TMG II was the victim of a fraudulent tax scheme conceived of and perpetrated by one of its general partners, Edward Markowitz. In 1985, Markowitz pled guilty to defrauding numerous partnerships, including TMG II.
In his plea, he implicated unnamed accountants and lawyers who allegedly helped in developing his fraudulent schemes. Armed with this "information," plaintiffs sought to recover their losses and sued all parties who were involved in the operation of TMG II and might have been involved in the "plot." Hence they instituted this action against Donald Weil, the only other general partner of TMG II and Frank Stefanou and his firm, Frank & Company, who performed accounting services for TMG II.
This Court shares in the plaintiffs' sense of frustration at their financial loss. But, lawsuits are not instituted and won out of a mere sense of frustration or outrage. Plaintiffs must advance a claim against the party defendants upon which relief can be granted. Fed. R. Civ. P. 12(b)(6). After four attempts, they have failed to do just that.
2. DISMISSAL COUNTS 1-4 AGAINST DONALD WEIL
Plaintiffs allege that Donald Weil exercised his fiduciary duties as general partner of TMG II in a negligent and/or grossly negligent manner. They also allege that Weil is liable for Markowitz's wrongdoings under a theory of agency/respondeat superior. Defendant Weil responds to these charges with a single defense: that his liability is established under the terms of the partnership agreement and that the agreement explicitly precludes any liability "except for fraud or willful misconduct."

PROVIDED INFORMATION –
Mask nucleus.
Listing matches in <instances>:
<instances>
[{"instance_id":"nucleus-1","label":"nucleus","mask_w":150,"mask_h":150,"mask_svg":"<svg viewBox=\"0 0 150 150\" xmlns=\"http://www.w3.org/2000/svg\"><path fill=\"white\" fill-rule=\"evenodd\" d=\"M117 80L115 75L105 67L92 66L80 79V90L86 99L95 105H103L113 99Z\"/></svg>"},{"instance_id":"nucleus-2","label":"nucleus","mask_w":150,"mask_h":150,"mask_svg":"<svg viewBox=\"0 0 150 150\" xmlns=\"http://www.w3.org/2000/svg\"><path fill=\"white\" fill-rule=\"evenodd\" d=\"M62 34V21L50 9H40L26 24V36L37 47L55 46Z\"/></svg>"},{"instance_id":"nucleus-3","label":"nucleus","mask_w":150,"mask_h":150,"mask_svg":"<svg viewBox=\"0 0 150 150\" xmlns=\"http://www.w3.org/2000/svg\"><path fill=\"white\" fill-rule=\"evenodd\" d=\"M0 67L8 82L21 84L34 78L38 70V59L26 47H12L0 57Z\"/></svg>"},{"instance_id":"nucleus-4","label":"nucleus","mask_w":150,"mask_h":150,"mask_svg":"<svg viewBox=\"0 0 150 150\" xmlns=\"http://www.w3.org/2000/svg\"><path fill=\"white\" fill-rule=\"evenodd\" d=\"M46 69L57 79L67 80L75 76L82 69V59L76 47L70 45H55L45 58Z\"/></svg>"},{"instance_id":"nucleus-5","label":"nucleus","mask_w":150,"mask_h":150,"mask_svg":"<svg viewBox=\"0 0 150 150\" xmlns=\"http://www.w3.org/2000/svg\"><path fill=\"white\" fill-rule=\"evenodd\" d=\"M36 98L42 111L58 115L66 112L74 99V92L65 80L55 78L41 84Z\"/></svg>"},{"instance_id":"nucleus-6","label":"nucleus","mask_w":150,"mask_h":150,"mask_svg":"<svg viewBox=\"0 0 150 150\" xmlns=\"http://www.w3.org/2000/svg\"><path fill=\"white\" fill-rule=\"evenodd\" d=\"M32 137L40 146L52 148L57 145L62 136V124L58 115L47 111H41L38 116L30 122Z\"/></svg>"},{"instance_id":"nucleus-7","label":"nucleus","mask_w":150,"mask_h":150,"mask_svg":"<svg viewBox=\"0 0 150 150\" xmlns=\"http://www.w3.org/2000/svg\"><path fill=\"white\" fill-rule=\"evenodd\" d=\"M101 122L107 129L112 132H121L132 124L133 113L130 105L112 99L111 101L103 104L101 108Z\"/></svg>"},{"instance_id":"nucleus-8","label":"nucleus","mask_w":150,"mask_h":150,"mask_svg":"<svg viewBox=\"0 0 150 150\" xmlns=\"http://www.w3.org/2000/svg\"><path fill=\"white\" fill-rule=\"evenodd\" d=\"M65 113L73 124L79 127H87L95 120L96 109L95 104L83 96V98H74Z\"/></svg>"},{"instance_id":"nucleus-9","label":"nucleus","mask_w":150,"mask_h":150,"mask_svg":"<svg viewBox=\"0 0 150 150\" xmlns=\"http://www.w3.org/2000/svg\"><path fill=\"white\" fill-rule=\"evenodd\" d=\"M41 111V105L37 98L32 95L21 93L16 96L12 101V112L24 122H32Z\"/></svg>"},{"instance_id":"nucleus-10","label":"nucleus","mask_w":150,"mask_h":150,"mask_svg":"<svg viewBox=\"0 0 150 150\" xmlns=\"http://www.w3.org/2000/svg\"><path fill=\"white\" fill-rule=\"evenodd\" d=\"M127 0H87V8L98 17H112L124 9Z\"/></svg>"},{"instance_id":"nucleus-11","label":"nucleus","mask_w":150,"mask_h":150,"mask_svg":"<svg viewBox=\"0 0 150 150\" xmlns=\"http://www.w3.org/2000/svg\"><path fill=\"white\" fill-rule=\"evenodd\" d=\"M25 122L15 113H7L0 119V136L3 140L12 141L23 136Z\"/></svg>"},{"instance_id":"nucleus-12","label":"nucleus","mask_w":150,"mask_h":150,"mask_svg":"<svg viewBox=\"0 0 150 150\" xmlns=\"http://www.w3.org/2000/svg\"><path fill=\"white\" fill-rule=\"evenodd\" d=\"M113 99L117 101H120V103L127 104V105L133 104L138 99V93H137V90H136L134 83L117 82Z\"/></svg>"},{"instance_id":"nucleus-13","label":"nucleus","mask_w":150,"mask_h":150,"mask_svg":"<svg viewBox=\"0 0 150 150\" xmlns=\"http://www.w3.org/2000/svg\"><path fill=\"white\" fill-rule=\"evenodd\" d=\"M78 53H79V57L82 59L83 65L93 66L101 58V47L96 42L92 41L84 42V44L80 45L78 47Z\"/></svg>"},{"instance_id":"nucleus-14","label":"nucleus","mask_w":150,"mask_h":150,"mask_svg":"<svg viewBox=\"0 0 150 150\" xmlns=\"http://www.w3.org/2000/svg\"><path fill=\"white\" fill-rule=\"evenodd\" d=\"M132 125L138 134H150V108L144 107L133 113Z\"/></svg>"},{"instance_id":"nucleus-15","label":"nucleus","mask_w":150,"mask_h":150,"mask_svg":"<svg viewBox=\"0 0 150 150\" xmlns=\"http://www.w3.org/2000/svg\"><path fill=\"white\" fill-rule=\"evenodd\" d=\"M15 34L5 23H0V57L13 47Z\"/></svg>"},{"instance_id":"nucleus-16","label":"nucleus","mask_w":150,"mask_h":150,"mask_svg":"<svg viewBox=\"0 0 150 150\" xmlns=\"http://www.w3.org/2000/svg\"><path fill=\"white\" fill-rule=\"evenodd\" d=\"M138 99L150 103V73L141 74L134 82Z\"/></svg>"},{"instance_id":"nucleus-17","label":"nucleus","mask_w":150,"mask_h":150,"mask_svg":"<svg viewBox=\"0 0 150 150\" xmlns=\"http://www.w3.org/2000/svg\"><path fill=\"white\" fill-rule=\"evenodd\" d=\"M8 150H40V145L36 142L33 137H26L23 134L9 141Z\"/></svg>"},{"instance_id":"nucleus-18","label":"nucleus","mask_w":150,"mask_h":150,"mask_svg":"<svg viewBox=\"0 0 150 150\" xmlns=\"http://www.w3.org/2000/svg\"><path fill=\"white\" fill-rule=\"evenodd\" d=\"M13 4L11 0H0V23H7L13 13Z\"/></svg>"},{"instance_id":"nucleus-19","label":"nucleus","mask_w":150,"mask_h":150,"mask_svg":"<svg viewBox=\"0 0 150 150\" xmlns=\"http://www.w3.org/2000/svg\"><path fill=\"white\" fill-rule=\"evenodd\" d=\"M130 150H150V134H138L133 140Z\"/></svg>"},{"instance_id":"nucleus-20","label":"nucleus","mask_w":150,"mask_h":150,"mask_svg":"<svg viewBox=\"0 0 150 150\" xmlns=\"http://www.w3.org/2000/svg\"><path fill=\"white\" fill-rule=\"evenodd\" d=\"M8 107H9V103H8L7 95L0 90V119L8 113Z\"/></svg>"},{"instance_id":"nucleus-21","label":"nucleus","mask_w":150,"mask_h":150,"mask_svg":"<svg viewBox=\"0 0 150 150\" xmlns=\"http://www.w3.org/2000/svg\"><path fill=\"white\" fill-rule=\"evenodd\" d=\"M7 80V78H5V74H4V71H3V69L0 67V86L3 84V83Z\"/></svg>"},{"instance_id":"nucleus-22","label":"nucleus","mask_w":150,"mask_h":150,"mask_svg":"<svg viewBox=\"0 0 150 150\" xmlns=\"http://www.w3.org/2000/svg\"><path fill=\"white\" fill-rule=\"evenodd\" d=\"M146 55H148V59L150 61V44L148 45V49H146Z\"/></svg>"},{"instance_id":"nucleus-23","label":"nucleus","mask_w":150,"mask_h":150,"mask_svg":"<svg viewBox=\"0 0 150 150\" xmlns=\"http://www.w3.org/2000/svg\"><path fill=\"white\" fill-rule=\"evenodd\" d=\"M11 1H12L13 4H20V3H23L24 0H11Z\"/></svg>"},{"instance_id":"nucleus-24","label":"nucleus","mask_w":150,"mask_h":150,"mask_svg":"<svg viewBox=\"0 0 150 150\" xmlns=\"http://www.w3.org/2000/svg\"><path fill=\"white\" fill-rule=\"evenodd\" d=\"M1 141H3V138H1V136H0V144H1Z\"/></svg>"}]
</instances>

EXERCISE GOAL – According to the court opinion excerpt, who performed accounting services for TMG II?

FINISHED ANSWER – Frank Stefanou and his firm, Frank & Company.